== Problem description ==
Update the listing from the line containing "Looking carefully, does" through the end, swapping "furthest" for "farthest" and keeping everything else the same. Leave the pictures out of your answer.

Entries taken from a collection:
%%

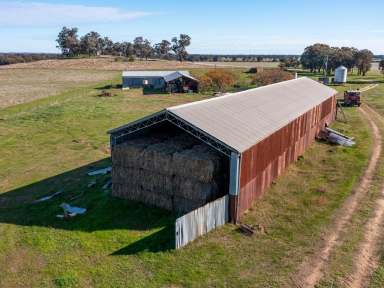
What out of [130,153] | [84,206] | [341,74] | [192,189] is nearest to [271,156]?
[192,189]

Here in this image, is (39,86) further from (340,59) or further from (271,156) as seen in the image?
(340,59)

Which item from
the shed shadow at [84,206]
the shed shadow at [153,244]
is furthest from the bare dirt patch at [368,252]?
the shed shadow at [84,206]

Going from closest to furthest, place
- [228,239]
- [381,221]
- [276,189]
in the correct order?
[228,239] < [381,221] < [276,189]

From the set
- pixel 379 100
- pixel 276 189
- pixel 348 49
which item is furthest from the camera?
pixel 348 49

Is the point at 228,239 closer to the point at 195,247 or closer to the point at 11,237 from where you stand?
the point at 195,247

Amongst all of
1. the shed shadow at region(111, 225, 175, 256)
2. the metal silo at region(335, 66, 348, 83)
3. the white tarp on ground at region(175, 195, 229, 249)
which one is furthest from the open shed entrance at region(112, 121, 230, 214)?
the metal silo at region(335, 66, 348, 83)

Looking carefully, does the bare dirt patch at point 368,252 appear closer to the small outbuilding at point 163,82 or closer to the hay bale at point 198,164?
the hay bale at point 198,164

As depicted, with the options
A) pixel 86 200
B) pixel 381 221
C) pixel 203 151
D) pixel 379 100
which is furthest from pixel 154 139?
pixel 379 100
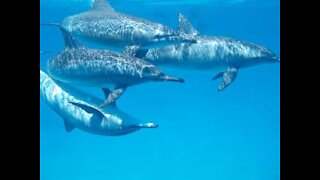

%%

== Right answer ==
Looking carefully, does the bare dirt patch at point 368,252 appear closer to the small outbuilding at point 163,82 or closer to the hay bale at point 198,164?
the hay bale at point 198,164

As depicted, with the options
A) pixel 86 200
B) pixel 381 221
C) pixel 203 151
D) pixel 379 100
which is farthest from pixel 154 139?
pixel 379 100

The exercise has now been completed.